Aprovação

Lei antifacção é aprovada no Congresso e vai à sanção presidencial

Lei antifacção aumenta penas para organizações criminosas, cria o crime de domínio social estruturado e endurece progressão em casos hediondos.

Ipolítica, com informações do Brasil 61

Lei antifacção é aprovada pelo Congresso, amplia penas contra organizações criminosas e segue para sanção presidencial.
Lei antifacção é aprovada pelo Congresso, amplia penas contra organizações criminosas e segue para sanção presidencial. (Foto: Roque de Sá/Agência Senado)

BRASÍLIA – A Lei antifacção foi aprovada pelo Congresso Nacional na terça-feira 24 e segue agora para sanção presidencial. O texto prevê aumento de penas para participação em organizações criminosas ou milícias e endurece regras de cumprimento de pena em crimes hediondos.

O projeto foi relatado pelo deputado Guilherme Derrite e corresponde ao substitutivo do PL 5582/25. Após passar pelo Senado, a proposta retornou à Câmara, que manteve a maior parte do texto original.

Lei antifacção cria crime de domínio social estruturado

A Lei antifacção tipifica condutas atribuídas a organizações criminosas ou milícias privadas como crime de domínio social estruturado, com pena de reclusão de 20 a 40 anos. O favorecimento a esse domínio poderá resultar em pena de 12 a 20 anos.

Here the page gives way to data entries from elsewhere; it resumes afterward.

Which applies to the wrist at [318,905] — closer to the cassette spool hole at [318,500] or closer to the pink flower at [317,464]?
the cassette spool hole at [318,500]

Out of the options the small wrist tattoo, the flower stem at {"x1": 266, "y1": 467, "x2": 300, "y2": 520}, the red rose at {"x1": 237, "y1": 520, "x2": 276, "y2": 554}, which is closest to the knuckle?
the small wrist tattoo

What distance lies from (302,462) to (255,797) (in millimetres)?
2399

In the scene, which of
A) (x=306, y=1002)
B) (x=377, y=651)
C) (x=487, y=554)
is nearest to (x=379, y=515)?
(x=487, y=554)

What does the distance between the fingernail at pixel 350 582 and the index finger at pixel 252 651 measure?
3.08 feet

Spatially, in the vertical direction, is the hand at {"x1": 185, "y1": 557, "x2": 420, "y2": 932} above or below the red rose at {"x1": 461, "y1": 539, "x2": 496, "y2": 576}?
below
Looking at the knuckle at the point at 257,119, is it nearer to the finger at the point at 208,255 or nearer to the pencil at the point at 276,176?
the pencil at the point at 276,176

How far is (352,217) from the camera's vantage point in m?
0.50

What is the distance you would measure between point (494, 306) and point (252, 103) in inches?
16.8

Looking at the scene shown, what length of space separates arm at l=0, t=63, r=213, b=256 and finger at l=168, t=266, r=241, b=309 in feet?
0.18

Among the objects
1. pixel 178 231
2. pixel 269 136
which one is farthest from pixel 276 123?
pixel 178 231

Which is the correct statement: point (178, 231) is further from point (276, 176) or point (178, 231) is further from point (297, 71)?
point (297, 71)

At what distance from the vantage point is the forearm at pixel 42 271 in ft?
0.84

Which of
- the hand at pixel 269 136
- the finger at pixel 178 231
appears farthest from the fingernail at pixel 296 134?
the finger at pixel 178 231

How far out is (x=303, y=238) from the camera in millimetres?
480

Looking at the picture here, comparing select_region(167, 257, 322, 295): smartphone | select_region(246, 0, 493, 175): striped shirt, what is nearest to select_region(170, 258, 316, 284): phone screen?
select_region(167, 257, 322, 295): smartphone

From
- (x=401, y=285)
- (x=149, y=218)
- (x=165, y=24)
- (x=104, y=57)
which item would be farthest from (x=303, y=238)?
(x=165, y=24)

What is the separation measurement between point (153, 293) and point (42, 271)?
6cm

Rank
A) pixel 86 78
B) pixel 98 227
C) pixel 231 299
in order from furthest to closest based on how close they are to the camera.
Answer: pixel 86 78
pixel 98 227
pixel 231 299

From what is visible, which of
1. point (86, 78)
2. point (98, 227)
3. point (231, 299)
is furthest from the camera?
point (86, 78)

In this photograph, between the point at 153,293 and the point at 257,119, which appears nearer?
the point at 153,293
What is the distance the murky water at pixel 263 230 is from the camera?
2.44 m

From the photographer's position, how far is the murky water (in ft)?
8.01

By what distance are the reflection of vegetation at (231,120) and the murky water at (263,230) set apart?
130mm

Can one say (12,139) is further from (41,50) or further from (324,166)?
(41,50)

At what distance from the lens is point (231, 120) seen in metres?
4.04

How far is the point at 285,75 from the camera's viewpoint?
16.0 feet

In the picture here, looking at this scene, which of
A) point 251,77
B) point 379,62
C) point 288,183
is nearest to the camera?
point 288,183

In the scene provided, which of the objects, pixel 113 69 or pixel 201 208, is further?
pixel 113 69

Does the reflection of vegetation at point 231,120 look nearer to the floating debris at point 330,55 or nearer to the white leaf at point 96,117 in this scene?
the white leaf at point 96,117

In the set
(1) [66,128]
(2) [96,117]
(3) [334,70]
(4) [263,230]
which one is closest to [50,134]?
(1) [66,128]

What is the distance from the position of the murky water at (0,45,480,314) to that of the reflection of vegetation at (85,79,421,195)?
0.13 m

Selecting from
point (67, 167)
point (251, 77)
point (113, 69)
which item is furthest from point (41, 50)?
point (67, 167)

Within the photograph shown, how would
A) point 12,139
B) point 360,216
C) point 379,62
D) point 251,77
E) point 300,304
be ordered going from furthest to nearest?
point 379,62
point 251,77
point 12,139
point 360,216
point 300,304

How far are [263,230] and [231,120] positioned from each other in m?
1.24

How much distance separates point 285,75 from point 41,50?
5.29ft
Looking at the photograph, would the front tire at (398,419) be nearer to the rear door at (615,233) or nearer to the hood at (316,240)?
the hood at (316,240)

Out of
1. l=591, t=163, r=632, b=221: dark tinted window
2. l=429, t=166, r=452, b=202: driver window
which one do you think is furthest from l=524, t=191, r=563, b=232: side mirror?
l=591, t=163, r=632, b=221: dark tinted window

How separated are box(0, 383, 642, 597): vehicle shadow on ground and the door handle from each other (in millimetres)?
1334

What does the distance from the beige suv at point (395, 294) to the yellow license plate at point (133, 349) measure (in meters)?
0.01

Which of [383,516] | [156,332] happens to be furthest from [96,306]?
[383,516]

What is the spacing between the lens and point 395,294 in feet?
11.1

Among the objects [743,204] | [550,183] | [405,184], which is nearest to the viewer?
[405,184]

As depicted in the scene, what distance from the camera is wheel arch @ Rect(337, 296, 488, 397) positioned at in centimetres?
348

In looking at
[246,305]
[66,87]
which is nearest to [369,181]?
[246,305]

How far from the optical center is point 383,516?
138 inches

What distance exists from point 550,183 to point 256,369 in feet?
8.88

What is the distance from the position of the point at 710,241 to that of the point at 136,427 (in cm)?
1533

Entre as restrições previstas para condenados estão:

  • Proibição de anistia, graça ou indulto
  • Vedação de fiança
  • Impedimento de liberdade condicional

     

A proposta também autoriza apreensão de bens dos investigados em determinadas circunstâncias.

Condutas enquadradas como domínio social estruturado

A Lei antifacção considera crime, entre outros pontos:

  • Uso de violência ou grave ameaça para controlar territórios
  • Obstrução de operações policiais com barricadas ou bloqueios
  • Ataques a instituições prisionais
  • Uso de explosivos ou armas para assaltos a instituições financeiras
  • Sabotagem de aeroportos, portos, hospitais, escolas e serviços essenciais
  • Interrupção ou acesso indevido a sistemas públicos para obtenção de vantagem

O conceito de facção criminosa passa a abranger grupos de três ou mais pessoas que utilizem violência ou coação para exercer controle territorial ou intimidar autoridades e populações.

Agravantes e presídio federal

A Lei antifacção prevê aumento de pena de metade a dois terços em situações como:

  • Exercício de liderança ou comando
  • Envolvimento de servidor público
  • Uso de arma de fogo de uso restrito
  • Recrutamento de crianças ou adolescentes
  • Conexão com organizações internacionais
  • Atuação ligada a garimpo ilegal ou exploração irregular de florestas

Condenados que exerçam liderança ou integrem núcleo de comando poderão cumprir pena obrigatoriamente em presídio federal de segurança máxima.

Crimes hediondos e progressão de regime

A Lei antifacção amplia o tratamento de crimes hediondos. O tempo mínimo de cumprimento de pena em regime fechado foi elevado:

  • Réu primário deverá cumprir 70% da pena antes da progressão
  • Reincidente deverá cumprir 80% da pena

Atualmente, os percentuais eram de 40% para primários e 60% para reincidentes.

O projeto também recebeu o nome de Lei Raul Jungmann, em homenagem ao ex-ministro da Justiça. Com a aprovação definitiva pelo Congresso, a Lei antifacção aguarda sanção do presidente da República para entrar em vigor.